- [Work to complete]
When the word "site" appears in a line of the data below, list that line.

- [Records for this exercise]
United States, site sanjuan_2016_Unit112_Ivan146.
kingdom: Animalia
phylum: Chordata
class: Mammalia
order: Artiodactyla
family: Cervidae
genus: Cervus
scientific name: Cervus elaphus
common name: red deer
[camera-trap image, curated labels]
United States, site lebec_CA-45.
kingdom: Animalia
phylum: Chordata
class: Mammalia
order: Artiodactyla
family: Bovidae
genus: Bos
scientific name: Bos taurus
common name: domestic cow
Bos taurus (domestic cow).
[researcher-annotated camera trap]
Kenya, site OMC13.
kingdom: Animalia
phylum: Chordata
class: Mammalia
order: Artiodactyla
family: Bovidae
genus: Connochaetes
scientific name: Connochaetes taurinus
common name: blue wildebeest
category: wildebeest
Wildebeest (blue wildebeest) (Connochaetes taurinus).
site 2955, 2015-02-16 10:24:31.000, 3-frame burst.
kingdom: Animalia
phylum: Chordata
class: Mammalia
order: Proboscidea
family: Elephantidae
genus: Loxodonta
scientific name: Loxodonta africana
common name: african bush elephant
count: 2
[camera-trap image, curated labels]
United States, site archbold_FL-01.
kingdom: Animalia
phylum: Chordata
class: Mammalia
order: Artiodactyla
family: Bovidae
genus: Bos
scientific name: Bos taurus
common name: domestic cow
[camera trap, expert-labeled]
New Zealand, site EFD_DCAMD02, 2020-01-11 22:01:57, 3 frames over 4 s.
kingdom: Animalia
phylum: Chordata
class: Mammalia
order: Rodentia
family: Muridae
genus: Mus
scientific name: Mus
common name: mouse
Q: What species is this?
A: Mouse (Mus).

- [Problem solution]
United States, site sanjuan_2016_Unit112_Ivan146.
United States, site lebec_CA-45.
Kenya, site OMC13.
site 2955, 2015-02-16 10:24:31.000, 3-frame burst.
United States, site archbold_FL-01.
New Zealand, site EFD_DCAMD02, 2020-01-11 22:01:57, 3 frames over 4 s.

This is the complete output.